**Source excerpt**
□ □ □ □ □ □ □
SANTA TERESA, N.M. -- Flying 500 feet above the simple barbed-wire fence that marks the U.S.-Mexico border, Armando Alarcon scans the desert below not just for a sign of life. He's also looking for a signal of distress.

On this day, he sees only creosote bushes and ATV tracks in the dirt. He sees a big buck loping through the brush and a Border Patrol truck parked north of the border. He sees a cluster of cattle, a large field of black volcanic ash and the huge crater formed when the volcano collapsed. Finally, Alarcon's single-engine Cessna buzzes past the open arms of the Cristo Rey (Christ the King) statue built on a mountainside that straddles the end of the United States and the beginning of Mexico.

It is down below where illegal immigrants take their first steps onto U.S. soil and where many collapse to their deaths in the brutal desert heat.

Alarcon's goal is to try to prevent that, a quixotic project he calls Paisanos al Rescate, or Countrymen to the Rescue. On summer weekends, this small group of volunteer pilots and spotters take turns flying a 30-year-old refurbished aircraft in search of migrants who need to be rescued or who just need a few bottles of water parachuted their way.

"It's, basically, like looking for a needle in a haystack," said Alarcon, a 38-year-old customer service representative of an El Paso trucking company. "We've got 2,000 miles of border, and what we're covering is like a speck of sand on a beach. But we're just trying to help out our little corner of world."

This is Paisanos' third summer up in the air, and this year has seen the tenor of the illegal immigration debate escalate. Polls say the issue will decide some contested midterm races. Congress has taken the divisive debate on the road this month with public hearings from California to New Hampshire. The original Minutemen Project has morphed into several factions, some of them patrolling the Mexican border for illegal immigrants, others monitoring day-laborer sites up north. Still, Alarcon and his little group plug along.

It's not that the rhetoric or proposed changes to federal immigration law or the daily news coverage of "broken borders" is lost on them. They're neither for illegal immigration nor against it, and they don't consider themselves political activists. They're simply humanitarians, they say.
□ □ □ □ □ □ □
**List of tasks**
1. From the article on Paisanos al Rescate, list every thing Alarcon sees below him on this day in the sentences containing "he sees only" and "He sees".
2. In the article on Paisanos al Rescate, what is Alarcon's job outside the group?
3. Extend the article on Paisanos al Rescate past its final paragraph.

**Dataset records**
□ □ □ □ □ □ □
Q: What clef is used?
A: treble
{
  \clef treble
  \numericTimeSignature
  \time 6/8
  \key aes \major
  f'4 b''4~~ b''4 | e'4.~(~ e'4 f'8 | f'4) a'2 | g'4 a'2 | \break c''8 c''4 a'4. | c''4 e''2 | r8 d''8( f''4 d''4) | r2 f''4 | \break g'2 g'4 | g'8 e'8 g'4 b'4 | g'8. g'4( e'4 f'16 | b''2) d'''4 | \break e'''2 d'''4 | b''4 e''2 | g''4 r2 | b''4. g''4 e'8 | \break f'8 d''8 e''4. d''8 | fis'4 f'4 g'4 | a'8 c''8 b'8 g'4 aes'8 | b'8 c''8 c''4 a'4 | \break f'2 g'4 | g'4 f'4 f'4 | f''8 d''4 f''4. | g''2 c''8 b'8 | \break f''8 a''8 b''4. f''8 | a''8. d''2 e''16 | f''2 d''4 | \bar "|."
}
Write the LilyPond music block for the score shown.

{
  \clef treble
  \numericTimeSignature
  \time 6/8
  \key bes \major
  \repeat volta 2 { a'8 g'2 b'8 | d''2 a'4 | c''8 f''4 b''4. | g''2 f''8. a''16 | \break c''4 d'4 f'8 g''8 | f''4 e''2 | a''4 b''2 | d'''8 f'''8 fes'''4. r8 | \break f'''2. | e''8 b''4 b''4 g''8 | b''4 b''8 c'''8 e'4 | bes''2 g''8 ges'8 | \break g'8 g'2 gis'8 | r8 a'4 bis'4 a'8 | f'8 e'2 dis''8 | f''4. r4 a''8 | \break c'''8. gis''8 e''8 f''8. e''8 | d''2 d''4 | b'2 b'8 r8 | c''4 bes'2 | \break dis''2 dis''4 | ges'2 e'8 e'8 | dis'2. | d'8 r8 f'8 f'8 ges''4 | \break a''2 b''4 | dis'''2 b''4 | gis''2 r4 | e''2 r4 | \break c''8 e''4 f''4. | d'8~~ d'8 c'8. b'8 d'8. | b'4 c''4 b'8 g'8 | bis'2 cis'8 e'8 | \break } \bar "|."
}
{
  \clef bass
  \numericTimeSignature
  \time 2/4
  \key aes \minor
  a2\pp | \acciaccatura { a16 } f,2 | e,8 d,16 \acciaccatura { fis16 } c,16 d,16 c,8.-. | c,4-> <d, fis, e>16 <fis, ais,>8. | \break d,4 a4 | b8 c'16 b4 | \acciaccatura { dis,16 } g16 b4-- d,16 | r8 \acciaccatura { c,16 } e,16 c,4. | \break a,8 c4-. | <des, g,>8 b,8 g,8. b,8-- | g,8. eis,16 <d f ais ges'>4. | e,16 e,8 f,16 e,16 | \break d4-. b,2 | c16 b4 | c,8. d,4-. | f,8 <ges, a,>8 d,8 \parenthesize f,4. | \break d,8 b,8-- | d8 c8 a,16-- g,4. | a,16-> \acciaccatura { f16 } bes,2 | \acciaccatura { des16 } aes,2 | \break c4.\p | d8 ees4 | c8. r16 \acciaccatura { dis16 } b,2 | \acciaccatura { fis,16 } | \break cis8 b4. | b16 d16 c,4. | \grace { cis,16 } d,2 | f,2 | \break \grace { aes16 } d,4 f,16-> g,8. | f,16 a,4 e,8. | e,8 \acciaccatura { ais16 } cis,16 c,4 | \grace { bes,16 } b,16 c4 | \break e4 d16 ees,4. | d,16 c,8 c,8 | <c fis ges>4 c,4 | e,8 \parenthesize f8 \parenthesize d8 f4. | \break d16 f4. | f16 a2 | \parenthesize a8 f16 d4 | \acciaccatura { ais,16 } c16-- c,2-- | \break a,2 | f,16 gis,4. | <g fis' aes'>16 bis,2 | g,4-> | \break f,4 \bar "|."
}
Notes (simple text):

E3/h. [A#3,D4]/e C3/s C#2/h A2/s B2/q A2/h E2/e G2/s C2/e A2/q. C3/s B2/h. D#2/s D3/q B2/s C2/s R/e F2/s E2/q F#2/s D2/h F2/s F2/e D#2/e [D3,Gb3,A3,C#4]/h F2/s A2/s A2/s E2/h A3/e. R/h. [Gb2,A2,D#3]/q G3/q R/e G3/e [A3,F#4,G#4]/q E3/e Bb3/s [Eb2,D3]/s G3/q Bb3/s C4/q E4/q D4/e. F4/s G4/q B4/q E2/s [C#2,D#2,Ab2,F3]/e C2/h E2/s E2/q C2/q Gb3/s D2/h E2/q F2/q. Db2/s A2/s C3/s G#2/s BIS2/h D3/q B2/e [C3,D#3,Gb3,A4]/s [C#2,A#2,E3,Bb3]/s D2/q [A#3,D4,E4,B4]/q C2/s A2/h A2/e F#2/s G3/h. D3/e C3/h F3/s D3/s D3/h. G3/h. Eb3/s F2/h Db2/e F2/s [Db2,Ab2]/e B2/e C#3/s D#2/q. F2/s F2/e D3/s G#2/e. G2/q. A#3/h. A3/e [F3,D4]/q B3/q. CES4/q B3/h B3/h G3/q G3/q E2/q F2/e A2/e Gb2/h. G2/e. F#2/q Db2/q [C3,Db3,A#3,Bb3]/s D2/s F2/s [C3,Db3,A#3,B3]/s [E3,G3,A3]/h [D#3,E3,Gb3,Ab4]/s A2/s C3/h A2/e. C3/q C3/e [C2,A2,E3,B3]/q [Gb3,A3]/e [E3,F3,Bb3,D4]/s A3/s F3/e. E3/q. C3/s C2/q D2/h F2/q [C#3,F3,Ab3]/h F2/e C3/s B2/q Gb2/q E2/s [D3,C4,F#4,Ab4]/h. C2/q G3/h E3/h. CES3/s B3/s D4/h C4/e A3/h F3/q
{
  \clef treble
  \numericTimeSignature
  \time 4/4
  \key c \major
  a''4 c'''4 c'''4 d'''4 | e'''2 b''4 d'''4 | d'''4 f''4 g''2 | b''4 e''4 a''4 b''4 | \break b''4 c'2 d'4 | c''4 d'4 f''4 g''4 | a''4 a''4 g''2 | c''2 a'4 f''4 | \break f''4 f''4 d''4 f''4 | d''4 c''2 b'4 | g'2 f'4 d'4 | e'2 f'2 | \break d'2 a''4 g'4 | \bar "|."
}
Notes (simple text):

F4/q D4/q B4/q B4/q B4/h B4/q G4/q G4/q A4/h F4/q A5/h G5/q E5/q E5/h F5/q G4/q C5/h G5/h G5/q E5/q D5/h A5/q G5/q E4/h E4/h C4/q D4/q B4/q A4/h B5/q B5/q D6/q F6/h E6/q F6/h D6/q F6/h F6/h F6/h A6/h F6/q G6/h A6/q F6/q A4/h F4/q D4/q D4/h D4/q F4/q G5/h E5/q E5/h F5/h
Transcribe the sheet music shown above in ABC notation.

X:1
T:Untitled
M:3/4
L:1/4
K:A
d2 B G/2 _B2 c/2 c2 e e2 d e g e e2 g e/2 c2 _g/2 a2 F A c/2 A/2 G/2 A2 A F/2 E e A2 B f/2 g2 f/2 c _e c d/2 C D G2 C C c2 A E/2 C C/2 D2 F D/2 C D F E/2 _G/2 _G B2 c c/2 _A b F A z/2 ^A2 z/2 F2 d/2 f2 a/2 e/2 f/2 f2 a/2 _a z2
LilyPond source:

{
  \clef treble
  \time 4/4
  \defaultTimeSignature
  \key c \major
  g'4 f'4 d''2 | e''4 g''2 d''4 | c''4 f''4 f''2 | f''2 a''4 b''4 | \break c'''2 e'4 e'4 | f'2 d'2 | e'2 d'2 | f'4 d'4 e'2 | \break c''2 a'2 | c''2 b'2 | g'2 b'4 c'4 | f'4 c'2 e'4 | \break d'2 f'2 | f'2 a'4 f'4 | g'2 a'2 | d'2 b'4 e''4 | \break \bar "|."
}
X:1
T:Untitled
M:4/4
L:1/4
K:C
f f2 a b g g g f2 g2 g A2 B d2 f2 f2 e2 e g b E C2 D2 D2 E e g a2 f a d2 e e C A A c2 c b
□ □ □ □ □ □ □
**Written responses**
1.
- Creosote bushes
- ATV tracks in the dirt
- A big buck loping through the brush
- A Border Patrol truck parked north of the border
- A cluster of cattle
- A large field of black volcanic ash
- The huge crater formed when the volcano collapsed

2. He is a customer service representative for an El Paso trucking company.

3.
"My biggest concern is that people were dying in the desert," said Mario Luna, the co-founder of Paisanos. "We're not telling them where to cross or how to cross or to come over here or that we have a job for you.

"If you're encountering death, it's time to activate," Luna said. A corporate pilot for an El Paso beer distributing company during the week, Luna pilots Alarcon's Cessna 172 Skyhawk as a Paisanos volunteer on weekends.

A 2004 news report on the death of an 8-year-old girl trying to cross the desert near El Paso spurred Alarcon to action. He was much luckier than that child, having entered the United States as an infant in his mother's arms when she waded across Rio Grande into El Paso. Twenty years later, he became a U.S. citizen while serving in the Army during the Persian Gulf War.

"We give needles to our drug addicts," Alarcon said. "Why can't we give a bottle of water to a fellow human being?"

With almost $70,000 of his own money, Alarcon bought the small plane and began flying lessons. He subsequently met Luna and proposed his idea of dropping water bottles to migrants on the desert floor.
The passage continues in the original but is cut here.